> **Extrait fourni**
*-*-*

Des militants de la Flottille pour Gaza, arrêtés et expulsés par Israël, à leur arrivée à l'aéroport d'Istanbul, en Turquie, le 21 mai 2026. © Ozan Kose, AFP
Jean-Noël Barrot a annoncé, vendredi 29 mai, avoir saisi la justice française sur les mauvais traitements infligés à des membres français de la Flottille pour Gaza lors de leur détention provisoire en Israël.
"J'ai décidé hier de saisir la procureure de la République, en vertu de l'article 40 du code de procédure pénale", a déclaré le ministre des Affaires étrangères, sur France Inter.
Il a expliqué avoir appuyé son signalement à la justice sur un "rapport que j'ai demandé à notre consul général en Turquie, qui m'a fait état de violences sexuelles, d'exposition au froid, de coups, mais aussi d'humiliations répétées à l'encontre de ressortissants français". "Autant de faits qui sont susceptibles de qualification pénale", a-t-il estimé.
Des actes "odieux, choquants"
Mardi, le Premier ministre Sébastien Lecornu a dit qu'il envisageait une "saisine" de la justice française pour le traitement, jugé "odieux", infligé par le gouvernement israélien à des militants de la Flottille pour Gaza.

*-*-*

[Entrées de données recueillies]
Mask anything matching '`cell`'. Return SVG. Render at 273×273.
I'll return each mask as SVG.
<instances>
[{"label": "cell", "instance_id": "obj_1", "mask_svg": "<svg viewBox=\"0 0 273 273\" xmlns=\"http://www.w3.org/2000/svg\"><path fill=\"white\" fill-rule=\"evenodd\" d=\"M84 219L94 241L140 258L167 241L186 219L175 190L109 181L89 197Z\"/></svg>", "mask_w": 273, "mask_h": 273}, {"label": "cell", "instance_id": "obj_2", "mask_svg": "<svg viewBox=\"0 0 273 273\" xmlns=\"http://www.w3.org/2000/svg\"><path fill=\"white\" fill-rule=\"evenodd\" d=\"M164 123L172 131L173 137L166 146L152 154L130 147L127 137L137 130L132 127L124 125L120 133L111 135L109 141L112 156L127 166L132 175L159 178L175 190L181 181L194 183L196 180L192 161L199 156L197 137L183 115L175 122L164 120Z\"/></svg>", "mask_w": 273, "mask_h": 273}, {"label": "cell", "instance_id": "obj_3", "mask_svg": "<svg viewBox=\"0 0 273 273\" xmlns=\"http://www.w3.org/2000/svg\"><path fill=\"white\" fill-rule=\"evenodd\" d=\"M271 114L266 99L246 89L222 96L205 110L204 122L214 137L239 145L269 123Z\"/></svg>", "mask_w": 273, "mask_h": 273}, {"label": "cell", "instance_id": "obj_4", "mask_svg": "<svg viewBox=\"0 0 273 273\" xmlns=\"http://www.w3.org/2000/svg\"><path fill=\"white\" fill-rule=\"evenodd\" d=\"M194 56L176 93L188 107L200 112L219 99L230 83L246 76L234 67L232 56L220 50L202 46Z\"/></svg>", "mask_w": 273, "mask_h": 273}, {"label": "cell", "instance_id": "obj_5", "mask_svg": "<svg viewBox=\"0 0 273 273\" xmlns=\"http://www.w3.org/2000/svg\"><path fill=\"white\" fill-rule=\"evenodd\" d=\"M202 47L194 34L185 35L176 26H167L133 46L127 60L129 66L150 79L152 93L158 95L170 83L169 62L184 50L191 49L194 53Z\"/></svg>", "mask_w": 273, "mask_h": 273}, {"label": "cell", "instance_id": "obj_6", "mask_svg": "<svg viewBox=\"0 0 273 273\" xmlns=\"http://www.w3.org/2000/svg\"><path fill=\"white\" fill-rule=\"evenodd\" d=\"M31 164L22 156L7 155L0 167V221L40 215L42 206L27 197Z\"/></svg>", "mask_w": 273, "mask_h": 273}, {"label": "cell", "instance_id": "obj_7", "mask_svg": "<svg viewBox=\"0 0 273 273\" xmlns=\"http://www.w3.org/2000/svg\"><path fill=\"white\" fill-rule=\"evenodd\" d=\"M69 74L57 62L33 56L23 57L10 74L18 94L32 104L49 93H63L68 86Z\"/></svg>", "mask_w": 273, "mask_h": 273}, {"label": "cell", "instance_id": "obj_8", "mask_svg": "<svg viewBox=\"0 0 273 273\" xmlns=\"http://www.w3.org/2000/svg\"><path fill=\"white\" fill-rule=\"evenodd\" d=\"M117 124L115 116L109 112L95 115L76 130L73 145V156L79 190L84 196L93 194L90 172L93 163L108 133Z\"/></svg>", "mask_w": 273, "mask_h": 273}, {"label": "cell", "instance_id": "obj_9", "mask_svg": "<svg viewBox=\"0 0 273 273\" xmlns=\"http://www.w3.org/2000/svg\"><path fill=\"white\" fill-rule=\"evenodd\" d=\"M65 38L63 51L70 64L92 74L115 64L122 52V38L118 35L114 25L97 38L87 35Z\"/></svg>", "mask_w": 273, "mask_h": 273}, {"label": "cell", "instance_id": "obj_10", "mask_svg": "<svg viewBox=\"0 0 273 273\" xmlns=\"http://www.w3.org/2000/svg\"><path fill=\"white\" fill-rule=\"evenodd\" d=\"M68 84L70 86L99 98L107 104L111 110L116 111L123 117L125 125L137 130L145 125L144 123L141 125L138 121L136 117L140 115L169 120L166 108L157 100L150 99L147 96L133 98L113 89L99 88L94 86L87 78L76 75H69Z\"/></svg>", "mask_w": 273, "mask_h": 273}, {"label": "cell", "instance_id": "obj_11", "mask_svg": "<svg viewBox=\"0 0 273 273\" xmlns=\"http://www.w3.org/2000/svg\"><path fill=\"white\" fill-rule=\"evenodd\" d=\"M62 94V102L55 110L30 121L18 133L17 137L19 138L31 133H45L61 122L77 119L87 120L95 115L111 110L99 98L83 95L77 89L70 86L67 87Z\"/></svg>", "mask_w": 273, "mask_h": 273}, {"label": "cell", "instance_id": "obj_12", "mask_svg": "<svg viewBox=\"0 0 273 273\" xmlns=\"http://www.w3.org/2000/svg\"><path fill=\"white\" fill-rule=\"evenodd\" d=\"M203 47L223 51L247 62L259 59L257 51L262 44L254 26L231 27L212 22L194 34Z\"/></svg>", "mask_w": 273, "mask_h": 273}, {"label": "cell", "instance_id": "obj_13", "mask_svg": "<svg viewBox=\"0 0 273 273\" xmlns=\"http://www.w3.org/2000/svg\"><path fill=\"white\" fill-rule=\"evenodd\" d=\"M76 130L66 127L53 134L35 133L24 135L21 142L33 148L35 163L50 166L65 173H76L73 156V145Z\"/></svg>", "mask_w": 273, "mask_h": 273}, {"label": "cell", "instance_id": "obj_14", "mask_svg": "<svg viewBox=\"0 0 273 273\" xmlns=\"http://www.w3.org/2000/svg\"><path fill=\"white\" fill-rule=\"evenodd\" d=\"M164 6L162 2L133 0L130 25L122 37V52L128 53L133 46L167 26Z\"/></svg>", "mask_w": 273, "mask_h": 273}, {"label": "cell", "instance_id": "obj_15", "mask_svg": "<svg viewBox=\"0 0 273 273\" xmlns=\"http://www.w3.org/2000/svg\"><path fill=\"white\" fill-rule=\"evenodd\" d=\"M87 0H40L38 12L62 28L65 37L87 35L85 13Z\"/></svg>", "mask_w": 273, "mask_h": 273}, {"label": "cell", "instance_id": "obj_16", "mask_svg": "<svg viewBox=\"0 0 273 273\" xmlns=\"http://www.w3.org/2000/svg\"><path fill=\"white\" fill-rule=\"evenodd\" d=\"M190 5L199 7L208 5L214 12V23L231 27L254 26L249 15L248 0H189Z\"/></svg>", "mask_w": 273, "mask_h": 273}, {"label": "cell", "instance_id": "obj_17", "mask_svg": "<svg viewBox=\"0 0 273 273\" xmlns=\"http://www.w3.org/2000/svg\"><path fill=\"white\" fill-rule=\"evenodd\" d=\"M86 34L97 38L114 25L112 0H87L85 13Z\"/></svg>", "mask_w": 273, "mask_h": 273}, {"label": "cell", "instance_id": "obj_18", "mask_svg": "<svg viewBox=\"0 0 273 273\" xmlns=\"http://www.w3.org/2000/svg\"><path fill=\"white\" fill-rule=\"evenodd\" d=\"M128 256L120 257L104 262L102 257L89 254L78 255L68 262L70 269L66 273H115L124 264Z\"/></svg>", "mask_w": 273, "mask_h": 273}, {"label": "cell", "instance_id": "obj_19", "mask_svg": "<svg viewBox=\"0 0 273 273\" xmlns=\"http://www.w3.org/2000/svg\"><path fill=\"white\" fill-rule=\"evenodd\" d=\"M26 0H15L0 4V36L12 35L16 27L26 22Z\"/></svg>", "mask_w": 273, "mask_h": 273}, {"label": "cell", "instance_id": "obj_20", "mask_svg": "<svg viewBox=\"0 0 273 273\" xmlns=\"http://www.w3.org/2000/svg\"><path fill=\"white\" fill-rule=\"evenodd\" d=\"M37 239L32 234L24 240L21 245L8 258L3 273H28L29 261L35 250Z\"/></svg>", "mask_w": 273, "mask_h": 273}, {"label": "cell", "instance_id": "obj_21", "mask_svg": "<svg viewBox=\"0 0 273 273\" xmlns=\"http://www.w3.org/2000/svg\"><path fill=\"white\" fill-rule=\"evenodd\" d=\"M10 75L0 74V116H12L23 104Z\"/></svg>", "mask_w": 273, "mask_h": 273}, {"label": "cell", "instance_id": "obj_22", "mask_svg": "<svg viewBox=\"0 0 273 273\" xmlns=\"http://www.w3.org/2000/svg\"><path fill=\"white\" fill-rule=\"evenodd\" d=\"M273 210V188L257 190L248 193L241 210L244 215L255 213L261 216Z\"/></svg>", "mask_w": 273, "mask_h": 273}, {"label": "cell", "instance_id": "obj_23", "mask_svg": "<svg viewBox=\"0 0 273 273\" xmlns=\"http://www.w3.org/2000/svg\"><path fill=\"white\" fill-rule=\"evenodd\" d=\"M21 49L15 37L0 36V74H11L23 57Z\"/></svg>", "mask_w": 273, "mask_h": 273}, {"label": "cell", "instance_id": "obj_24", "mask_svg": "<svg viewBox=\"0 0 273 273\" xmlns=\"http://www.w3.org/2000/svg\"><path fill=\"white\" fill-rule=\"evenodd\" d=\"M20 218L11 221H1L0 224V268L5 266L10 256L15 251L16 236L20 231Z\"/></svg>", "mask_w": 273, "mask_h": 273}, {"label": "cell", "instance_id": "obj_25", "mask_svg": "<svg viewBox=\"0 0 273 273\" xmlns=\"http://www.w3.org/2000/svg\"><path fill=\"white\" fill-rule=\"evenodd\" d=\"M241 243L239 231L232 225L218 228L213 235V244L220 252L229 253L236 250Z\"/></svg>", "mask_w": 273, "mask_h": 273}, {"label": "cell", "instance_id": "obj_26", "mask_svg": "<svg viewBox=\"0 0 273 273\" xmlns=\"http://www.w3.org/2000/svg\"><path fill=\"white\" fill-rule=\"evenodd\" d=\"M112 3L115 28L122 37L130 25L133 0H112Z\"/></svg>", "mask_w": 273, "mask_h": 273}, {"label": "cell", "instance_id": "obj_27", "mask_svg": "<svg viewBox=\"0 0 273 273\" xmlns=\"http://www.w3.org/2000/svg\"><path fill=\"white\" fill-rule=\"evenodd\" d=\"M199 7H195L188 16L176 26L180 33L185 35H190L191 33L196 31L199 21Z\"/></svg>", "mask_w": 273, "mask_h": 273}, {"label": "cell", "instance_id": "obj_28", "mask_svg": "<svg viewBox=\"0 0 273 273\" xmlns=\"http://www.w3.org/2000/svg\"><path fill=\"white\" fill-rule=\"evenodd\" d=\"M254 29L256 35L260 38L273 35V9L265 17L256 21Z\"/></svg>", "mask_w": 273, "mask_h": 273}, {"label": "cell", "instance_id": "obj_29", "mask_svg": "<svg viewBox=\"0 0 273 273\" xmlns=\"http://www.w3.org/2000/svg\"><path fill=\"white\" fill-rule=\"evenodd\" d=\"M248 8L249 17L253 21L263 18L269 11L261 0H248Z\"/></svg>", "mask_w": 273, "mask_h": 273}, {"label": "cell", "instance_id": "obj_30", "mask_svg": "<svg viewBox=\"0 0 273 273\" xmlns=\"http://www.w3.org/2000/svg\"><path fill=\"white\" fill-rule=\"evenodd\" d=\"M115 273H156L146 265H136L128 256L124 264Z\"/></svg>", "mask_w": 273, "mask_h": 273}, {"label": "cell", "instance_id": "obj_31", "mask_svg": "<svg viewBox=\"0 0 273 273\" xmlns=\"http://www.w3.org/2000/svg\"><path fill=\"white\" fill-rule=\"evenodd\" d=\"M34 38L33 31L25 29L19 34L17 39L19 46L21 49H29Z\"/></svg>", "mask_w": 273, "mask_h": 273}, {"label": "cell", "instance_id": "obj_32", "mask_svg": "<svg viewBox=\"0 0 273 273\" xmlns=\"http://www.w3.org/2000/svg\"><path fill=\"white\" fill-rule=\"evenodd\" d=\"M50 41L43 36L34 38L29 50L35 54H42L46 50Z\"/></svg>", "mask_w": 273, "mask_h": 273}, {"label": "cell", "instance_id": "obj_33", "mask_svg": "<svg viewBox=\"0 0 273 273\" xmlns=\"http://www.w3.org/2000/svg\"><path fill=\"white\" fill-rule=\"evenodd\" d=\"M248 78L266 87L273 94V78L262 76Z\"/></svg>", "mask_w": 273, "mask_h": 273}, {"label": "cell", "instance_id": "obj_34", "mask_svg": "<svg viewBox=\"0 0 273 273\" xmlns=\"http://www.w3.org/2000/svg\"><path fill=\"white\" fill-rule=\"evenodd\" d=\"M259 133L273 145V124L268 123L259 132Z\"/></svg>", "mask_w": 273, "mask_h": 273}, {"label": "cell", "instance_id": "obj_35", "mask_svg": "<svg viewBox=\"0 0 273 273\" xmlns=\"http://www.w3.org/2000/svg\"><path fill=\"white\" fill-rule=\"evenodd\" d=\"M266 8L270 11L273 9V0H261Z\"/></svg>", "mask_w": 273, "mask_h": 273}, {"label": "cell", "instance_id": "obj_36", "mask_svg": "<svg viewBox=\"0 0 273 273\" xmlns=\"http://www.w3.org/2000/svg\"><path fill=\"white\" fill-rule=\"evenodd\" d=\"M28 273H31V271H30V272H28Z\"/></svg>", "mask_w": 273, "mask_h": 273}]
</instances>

*-*-*

> **Tâches à réaliser**
#1 Résumez en deux phrases l'article sur la Flottille pour Gaza.
#2 Recopiez, dans l'article sur la Flottille pour Gaza, le passage dont les premiers mots contiennent « Des militants de la Flottille pour Gaza, arrêtés » et qui se termine par « sur France Inter. ».
#3 Poursuivez l'article sur la Flottille pour Gaza à partir de l'endroit où il s'arrête.
Vous n'aurez pas besoin des items pour ce travail.

> **Réponses aux tâches**
#1 Le vendredi 29 mai, le ministre des Affaires étrangères Jean-Noël Barrot a annoncé avoir saisi la procureure de la République au sujet des mauvais traitements infligés à des membres français de la Flottille pour Gaza pendant leur détention provisoire en Israël. Il s'appuie sur un rapport du consul général en Turquie qui fait état de violences sexuelles, d'exposition au froid, de coups et d'humiliations répétées, alors que le Premier ministre Sébastien Lecornu avait dit mardi envisager une saisine de la justice.

#2
Des militants de la Flottille pour Gaza, arrêtés et expulsés par Israël, à leur arrivée à l'aéroport d'Istanbul, en Turquie, le 21 mai 2026. © Ozan Kose, AFP
Jean-Noël Barrot a annoncé, vendredi 29 mai, avoir saisi la justice française sur les mauvais traitements infligés à des membres français de la Flottille pour Gaza lors de leur détention provisoire en Israël.
"J'ai décidé hier de saisir la procureure de la République, en vertu de l'article 40 du code de procédure pénale", a déclaré le ministre des Affaires étrangères, sur France Inter.

#3
"Plus que les images, les actes (sont) absolument odieux, choquants" et "nous les condamnons sans réserve, car ils sont choquants humainement, ils sont choquants au regard du droit international", a-t-il déclaré à l'Assemblée nationale, lors de la séance des questions au gouvernement.
Jean-Noël Barrot avait annoncé samedi que la France avait interdit l'accès à son territoire au ministre israélien de la Sécurité nationale, Itamar Ben Gvir, après la diffusion d'une vidéo de militants de la Flottille pour Gaza agenouillés et mains liées, à la suite de leur interception en mer et de leur placement en détention dans le sud d'Israël.
Plusieurs de ces militants ont dénoncé des "violences", "attouchements" ou encore "humiliations" imposés par les forces israéliennes lors de leur détention.
"Simulacre de condamnation"
Peu avant l'annonce du signalement à la justice du ministre des Affaires étrangères, les avocates des membres français de la Flottille ont de leur côté dénoncé vendredi le "simulacre de condamnation" de ces actes par la France et annoncé leur refus de rencontrer le ministre des Affaires étrangères pour évoquer la question.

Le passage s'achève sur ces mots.